Promitente.comprador; direito de retenção
consumidor
1. O sumário de STJ 24/5/2016 (3374/07.9TBGMR-C.G2.S1) é o seguinte:
I - Os acórdãos de uniformização de jurisprudência (AUJ), apesar de não terem força obrigatória geral, criam um precedente qualificado de carácter persuasivo, a desconsiderar apenas com fundamento em fortes razões ou especiais circunstâncias que não tenham sido suficientemente ponderadas.
II - O AUJ n.º 4/2014, de 20-03-2014, não incluiu no segmento uniformizador o conceito de consumidor.
III - O conceito de consumidor constante da fundamentação do AUJ, ou seja, de utilizador final, com o significo comum do termo, que utiliza os andares para seu uso próprio e não com escopo de revenda, corresponde ao conceito estrito adoptado pelo ordenamento jurídico português.

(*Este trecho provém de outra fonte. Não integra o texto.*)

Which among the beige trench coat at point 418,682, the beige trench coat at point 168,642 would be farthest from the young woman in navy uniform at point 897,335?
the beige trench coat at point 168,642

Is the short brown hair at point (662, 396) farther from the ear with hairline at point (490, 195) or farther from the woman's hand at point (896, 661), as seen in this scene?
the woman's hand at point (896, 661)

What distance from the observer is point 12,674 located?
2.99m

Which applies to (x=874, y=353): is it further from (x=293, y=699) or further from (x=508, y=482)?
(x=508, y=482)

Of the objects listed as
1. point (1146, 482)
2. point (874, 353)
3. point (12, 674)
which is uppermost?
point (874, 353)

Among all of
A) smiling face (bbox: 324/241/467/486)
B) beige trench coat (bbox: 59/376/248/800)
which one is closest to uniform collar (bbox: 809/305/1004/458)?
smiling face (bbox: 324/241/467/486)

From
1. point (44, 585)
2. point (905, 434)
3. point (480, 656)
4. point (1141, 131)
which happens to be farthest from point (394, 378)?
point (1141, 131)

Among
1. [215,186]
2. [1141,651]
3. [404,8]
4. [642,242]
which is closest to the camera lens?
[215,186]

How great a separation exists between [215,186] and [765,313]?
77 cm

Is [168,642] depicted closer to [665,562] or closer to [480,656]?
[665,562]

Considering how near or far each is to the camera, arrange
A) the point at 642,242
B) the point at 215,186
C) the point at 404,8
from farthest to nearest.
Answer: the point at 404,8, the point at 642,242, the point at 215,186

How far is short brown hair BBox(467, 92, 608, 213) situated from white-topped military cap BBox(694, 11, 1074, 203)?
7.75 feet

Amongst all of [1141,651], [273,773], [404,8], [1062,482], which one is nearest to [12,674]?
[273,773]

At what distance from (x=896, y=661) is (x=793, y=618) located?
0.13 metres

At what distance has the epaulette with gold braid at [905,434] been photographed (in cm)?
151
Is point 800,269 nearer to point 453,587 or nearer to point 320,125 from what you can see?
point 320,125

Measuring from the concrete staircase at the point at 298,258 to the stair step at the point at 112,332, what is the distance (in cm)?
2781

IV - Tendo-se provado, no caso dos autos, (i) que os recorridos, promitentes-compradores, são pessoas singulares que adquiriram a fracção fora do âmbito da sua actividade profissional; (ii) que o arrendamento para habitação celebrado foi um acto isolado (não se provaram arrendamentos de outros imóveis seus); (iii) que não exercem com carácter profissional actividade económica lucrativa; e (iv) que ao prometerem comprar a fracção à sociedade insolvente não a destinaram a uma actividade profissional, nem agiram no âmbito de uma actividade dessa natureza, é de concluir que são consumidores, na acepção que o AUJ teve em vista e adoptou ao interpretar o disposto no art. 755.º, n.º1, al. f), do CC.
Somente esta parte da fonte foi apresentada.